Methods and theory of phylogenetic inference
Davis, Jerrold I. , Nixon, Kevin C. , Little, Damon P. .
The limits of conventional cladistic analysis - the 500-terminal rbcL matrix, sources of variation in the estimation of branch support, and some gentle criticisms of supertree methods.
Two published analyses of the 500-terminal rbcL matrix (known as zilla) failed to yield most-parsimonious trees, and although analytical methods developed since that time easily yield such trees, there are widespread perceptions that shortest trees for this matrix cannot be discovered by conventional search methods in a reasonable period of time with a single PC. This matrix is amenable to analysis by conventional methods, and relatively short preliminary analyses can help to identify the most efficient settings for such searches. Two-stage analyses of the zilla matrix, involving relatively intensive branch-swapping conducted on the best tree sets obtained from a large number of less intensive searches, are consistently more efficient than one-stage searches.
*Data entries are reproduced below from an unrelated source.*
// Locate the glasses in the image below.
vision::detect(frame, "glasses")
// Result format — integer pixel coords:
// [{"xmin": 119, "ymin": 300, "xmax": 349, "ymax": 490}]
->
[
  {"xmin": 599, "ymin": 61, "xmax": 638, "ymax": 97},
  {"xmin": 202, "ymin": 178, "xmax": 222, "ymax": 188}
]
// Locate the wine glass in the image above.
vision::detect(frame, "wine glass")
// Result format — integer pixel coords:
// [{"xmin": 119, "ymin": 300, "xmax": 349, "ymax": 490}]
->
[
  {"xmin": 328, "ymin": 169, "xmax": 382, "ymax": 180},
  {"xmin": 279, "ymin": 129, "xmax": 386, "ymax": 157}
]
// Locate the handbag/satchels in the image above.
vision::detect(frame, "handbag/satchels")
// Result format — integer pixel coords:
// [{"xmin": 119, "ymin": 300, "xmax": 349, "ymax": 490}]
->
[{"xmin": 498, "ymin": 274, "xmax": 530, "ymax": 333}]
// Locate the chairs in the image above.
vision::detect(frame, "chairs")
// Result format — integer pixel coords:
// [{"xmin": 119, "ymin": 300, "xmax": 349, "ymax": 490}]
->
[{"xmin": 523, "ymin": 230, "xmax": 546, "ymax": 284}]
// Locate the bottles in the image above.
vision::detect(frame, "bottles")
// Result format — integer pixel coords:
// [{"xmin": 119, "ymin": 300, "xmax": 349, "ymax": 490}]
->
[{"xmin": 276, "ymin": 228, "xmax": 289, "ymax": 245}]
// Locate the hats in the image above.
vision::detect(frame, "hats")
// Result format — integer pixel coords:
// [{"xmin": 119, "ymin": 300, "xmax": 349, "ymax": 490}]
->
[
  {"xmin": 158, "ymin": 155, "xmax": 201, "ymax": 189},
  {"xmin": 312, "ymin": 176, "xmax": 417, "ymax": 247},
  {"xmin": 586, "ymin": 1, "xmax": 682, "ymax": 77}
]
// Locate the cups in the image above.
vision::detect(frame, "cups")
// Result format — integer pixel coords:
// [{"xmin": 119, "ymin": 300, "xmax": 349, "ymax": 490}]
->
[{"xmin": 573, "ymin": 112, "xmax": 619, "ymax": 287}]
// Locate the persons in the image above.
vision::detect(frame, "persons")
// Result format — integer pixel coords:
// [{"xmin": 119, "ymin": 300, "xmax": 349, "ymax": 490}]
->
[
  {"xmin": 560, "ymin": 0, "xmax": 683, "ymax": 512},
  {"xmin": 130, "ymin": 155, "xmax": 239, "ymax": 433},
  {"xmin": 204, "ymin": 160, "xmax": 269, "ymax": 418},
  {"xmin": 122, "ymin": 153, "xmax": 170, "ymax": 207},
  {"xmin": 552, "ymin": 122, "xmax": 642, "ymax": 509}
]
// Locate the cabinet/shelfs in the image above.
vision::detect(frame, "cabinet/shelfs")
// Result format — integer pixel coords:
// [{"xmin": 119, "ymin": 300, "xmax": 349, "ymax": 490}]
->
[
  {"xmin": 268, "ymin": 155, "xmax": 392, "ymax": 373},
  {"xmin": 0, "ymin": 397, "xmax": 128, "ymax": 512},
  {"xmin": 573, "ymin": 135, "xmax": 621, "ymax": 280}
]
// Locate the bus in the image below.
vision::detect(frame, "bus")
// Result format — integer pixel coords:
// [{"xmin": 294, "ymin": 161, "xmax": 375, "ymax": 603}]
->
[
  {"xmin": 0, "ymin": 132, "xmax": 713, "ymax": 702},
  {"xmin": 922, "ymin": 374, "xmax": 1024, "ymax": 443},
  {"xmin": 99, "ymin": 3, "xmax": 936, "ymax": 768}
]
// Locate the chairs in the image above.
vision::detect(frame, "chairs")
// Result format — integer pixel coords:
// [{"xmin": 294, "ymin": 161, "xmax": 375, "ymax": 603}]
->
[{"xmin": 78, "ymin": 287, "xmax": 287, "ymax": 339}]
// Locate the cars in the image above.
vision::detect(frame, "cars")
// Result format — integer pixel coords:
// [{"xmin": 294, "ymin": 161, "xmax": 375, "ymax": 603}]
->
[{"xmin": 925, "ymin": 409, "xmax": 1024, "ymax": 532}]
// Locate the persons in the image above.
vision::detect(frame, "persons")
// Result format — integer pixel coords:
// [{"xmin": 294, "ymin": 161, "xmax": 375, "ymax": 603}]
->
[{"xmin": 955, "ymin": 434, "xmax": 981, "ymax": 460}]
For the zilla matrix, one of the most efficient searches is a two-stage analysis with 50 trees held during the first stage, with second-stage swapping (with 2000 trees held in memory) conducted on the most optimal 5% of all tree sets obtained during the first stage. Under these conditions, about one fourth of all tree sets subjected to second-stage swapping yield most-parsimonious trees. Although data sets with substantially more terminals than the three-gene matrix are beyond the current limits of conventional cladistic analysis on a single PC, these methods are likely to be of continued utility when employed in combination with more recently developed methods such as tree fusion, sectorial searches, and the parsimony ratchet. Estimates of branch support, using methods such as the bootstrap and the jackknife, are sensitive to a variety of analytical factors. Thus, it is problematic to compare support for similar groupings obtained from analyses that include partially overlapping sets of taxa, and that have been conducted with nonidentical settings. Supertree methods using surrogate data of this sort introduce error while failing to circumvent the analytical challenges associated with large matrices.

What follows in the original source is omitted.